I know some folks who’ve lost everything in unthinkable urban winter wildfires in Colorado this week. Some of us are relishing the holidays. Some just made it
through this time with heavy hearts. Many are ill with covid. Some of us are excited to begin a new year. Some of us are so deeply exhausted we’re just dragging our tired asses into 2022 as best we can. (raising my hand!
)
What can I say that might help? That quote above: Let’s be fierce in our commitment to use any circumstances – pleasurable, awful, boring – as ways to deepen our compassion, to awaken from self-absorption, and to serve the well being of Life all around us. We can always do that. Isn’t that miraculous?
In 2022 I’m wishing you many occasions to slow down. I’m wishing you curiosity and reverence that lights up the way you see the world and yourself. I hope you might be easily pleased and deeply satisfied by simple joys many many times this year. May you be permeable to beauty and resilient to despair. May you fall head over heels into a wild love affair with life and this precious, temporary chance to be an Earthling on this gorgeous planet. May you find ballast in kindness of many kinds, given and received.
For many years I’ve participated in an annual Healer’s Intensive retreat with
Deena Metzger. She always begins the week by handing each person a poem as a sort of divination for our time together. This past summer, I received the following poem. I’m inspired to share it with you.

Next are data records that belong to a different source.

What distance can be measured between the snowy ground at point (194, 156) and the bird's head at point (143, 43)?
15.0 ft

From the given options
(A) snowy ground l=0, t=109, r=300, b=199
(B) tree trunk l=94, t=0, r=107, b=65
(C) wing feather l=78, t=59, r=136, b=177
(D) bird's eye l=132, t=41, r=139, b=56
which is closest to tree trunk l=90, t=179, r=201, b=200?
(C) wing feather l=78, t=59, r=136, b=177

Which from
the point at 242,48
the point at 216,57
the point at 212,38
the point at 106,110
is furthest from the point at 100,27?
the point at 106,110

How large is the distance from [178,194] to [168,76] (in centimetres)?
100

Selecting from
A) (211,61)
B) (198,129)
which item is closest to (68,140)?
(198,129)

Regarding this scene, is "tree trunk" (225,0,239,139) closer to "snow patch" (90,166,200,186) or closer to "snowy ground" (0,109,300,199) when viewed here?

Blessing When the World is Ending —Jan Richardson
Look, the world
is always ending
somewhere.
Somewhere
the sun has come
crashing down.
Somewhere
it has gone
completely dark.
Somewhere
it has ended
with the gun,
the knife,
the fist.
Somewhere
it has ended
with the slammed door,
the shattered hope.
Somewhere
it has ended
with the utter quiet
that follows the news
from the phone,
the television,
the hospital room.
Somewhere
it has ended
with a tenderness
that will break
your heart.
But, listen,
this blessing means
to be anything
but morose.
It has not come
to cause despair.
It is simply here
because there is nothing
a blessing
is better suited for
than an ending,
nothing that cries out more
for a blessing
than when a world
is falling apart.
This blessing
will not fix you,
will not mend you,
will not give you
false comfort;
it will not talk to you
about one door opening
when another one closes.
It will simply
sit itself beside you
among the shards
and gently turn your face
toward the direction
from which the light
will come,
gathering itself
about you
as the world begins
again.
I imagine us sitting beside one another, gently turning our faces toward the light, beginning again.